On Monday, November 27, 1933, Kentucky became the 33rd state to pass the 21st Amendment which repealed the 18th Amendment to the United States Constitution. That week was Thanksgiving week and no other state voted on the issue until Tuesday, December 5th. First Ohio and then Pennsylvania passed the 21st Amendment, but it fell to Utah later in that day to be the 36th state to vote for repeal and end national prohibition. The 18th Amendment was the only Amendment to the United States Constitution to take away a freedom from its citizens, so it is only appropriate that it is also the only amendment that has been repealed. It ended 15 years of what can only be called a national tragedy. Prohibition cost people jobs, the government tax revenue and most importantly, it caused citizens to lose respect for the law of the nation.
Prohibition got its start in 1918 when the government passed “Wartime Prohibition”, prohibiting the distilleries from making beverage alcohol so they could supply the government’s war effort in Europe. Even when the war ended in November 1918, the government simply extended the law because the 18th amendment was well on its way to being passed and was indeed passed in January of 1919. The law called for prohibition to start one year to the day from the ratification of the 18th Amendment so prohibition officially started on January 16, 1920.
In the 15 years that had passed since the beginning of wartime prohibition much changed. The industry had lost many of its skilled workers due to age and death. The nation was in the middle of the Great Depression and the distilleries had to compete with Scotch and Canadian whiskies that were ready to enter the market immediately, while American distillers would have to wait four years before they could have an aged product ready for the market. Times were tough and they would not get better soon. The Second World War brought back wartime prohibition and it was 1946 before the distillers could begin to meet consumer demands for bourbon whiskey.
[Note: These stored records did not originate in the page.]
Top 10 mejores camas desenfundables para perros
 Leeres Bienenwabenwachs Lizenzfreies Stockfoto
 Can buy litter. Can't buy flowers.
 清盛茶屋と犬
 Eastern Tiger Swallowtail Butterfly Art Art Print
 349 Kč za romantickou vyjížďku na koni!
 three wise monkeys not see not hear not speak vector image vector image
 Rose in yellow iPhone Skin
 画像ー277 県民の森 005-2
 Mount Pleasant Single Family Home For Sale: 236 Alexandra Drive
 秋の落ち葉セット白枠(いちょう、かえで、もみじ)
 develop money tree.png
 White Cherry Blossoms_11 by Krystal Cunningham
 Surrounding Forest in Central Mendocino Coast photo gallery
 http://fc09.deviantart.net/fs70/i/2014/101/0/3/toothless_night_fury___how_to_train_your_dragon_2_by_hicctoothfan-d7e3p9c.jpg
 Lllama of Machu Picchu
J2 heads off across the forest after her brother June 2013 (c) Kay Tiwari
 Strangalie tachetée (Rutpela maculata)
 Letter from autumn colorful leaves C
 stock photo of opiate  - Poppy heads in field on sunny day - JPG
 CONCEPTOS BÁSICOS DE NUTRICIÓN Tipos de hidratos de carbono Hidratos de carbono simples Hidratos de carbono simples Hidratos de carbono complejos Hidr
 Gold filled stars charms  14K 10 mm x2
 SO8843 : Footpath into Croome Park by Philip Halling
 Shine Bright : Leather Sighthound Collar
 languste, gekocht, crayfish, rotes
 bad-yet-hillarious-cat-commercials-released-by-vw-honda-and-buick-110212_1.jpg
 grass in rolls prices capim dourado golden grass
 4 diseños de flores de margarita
For those interested in these subjects, I recommend looking in the following collections at the Filson Historical Society. The Henry Watterson papers have editorials against prohibition. The Brown-Walker Family papers discuss Creel Brown’s plans for distilling in Florida after the repeal of prohibition. Finally, the Taylor-Hay family papers include scrapbooks dealing with the prohibition movement in the early 20th century and correspondence dealing with the K Taylor Distillery founded after the repeal of prohibition.